=== Instruction ===
Rewrite the stretch of the data from the line containing "How far is the" through the end of the data, substituting "red seat" for "blue seat" and keeping everything else the same. Omit the pictures from your answer.

[Excerpts of spatial question data]
■ ■ ■ ■

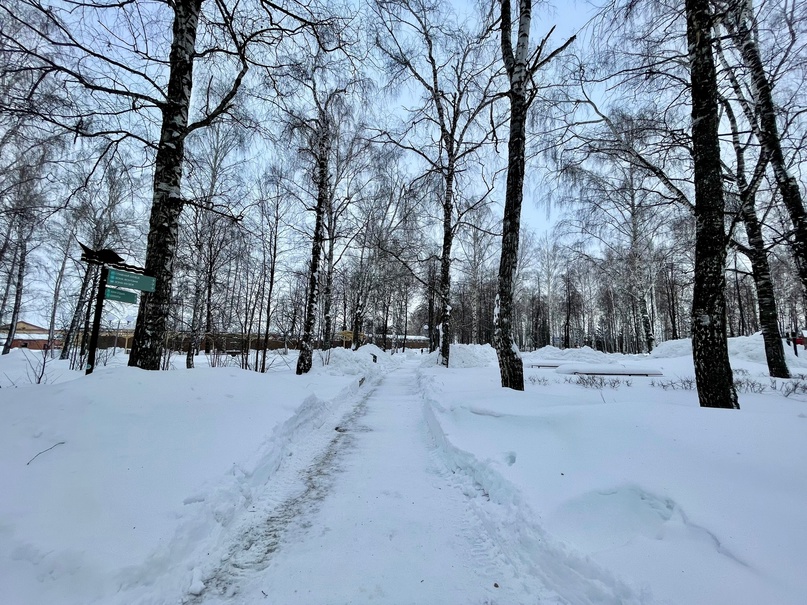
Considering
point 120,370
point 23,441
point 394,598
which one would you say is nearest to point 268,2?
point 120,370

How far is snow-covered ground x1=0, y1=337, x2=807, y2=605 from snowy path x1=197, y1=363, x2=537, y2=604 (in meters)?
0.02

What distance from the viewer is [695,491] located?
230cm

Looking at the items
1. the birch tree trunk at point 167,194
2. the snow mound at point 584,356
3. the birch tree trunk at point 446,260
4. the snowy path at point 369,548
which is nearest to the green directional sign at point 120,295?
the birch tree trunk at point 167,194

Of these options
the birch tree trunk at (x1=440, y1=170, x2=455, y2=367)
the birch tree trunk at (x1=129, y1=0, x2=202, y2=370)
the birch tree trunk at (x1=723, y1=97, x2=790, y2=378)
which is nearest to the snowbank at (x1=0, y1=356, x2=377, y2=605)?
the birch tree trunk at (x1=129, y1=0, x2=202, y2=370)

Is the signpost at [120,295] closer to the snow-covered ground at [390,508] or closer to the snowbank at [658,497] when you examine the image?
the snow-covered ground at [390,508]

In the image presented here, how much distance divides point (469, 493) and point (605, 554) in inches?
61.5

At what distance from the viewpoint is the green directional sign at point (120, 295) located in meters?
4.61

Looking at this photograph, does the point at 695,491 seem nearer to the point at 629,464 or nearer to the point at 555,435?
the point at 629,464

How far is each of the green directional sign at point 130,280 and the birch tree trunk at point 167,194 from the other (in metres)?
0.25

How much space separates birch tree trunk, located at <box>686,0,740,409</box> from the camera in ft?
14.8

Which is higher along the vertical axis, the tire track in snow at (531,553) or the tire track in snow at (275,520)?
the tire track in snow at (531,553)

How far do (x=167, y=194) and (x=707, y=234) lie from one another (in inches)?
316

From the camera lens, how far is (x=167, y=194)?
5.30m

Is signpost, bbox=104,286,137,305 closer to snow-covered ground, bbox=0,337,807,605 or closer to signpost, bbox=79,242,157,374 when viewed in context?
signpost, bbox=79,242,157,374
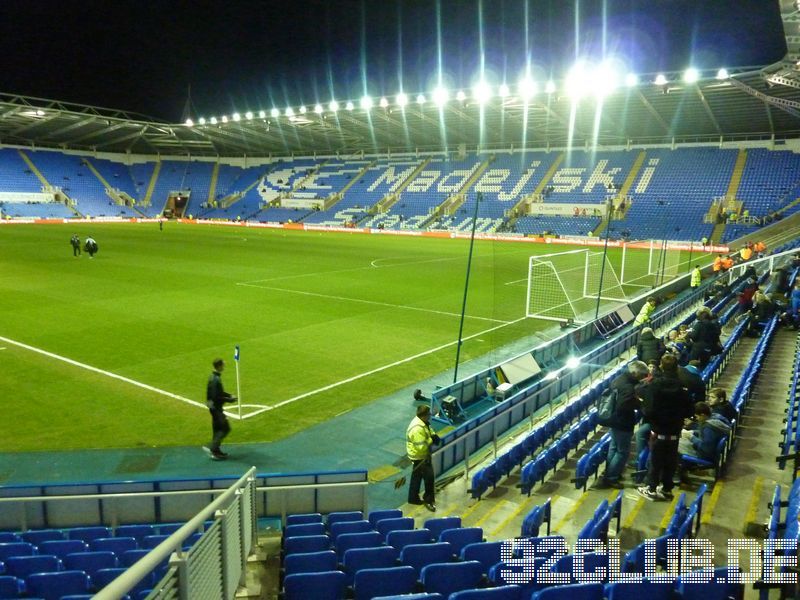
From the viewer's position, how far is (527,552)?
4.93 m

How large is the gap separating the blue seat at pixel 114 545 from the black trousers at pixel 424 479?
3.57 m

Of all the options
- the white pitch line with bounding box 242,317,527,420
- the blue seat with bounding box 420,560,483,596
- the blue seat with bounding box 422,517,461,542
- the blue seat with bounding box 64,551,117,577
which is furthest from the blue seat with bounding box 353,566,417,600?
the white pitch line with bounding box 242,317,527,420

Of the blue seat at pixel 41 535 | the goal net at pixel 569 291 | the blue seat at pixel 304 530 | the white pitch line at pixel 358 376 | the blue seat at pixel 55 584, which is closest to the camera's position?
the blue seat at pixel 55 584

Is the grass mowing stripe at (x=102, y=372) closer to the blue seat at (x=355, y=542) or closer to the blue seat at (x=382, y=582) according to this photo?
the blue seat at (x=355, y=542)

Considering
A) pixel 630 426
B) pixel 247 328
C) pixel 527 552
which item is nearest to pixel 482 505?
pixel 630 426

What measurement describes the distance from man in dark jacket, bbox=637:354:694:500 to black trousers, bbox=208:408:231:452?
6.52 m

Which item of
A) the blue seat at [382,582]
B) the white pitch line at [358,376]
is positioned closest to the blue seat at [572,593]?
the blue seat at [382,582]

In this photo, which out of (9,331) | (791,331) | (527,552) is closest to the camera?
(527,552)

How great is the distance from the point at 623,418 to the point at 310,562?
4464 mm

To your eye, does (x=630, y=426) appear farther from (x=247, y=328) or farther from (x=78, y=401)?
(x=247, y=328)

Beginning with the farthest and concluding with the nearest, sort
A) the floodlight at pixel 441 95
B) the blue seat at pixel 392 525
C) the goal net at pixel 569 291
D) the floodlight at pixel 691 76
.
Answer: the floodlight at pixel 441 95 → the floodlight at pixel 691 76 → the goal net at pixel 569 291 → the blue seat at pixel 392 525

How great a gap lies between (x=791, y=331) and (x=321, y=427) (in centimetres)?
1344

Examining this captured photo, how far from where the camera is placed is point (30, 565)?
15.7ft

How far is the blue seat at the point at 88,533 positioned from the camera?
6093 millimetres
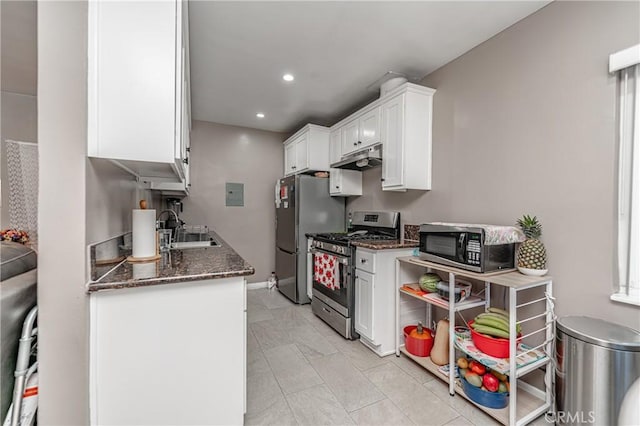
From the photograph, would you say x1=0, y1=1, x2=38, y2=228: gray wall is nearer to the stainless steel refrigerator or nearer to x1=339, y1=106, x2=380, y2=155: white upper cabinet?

■ ■ ■ ■

=== Answer to this exercise ===
How far is the red seat at the point at 88,533 positioned from the camera?
6093 millimetres
From the photograph, would you say x1=0, y1=1, x2=38, y2=228: gray wall is nearer to the stainless steel refrigerator or nearer to x1=339, y1=106, x2=380, y2=155: white upper cabinet?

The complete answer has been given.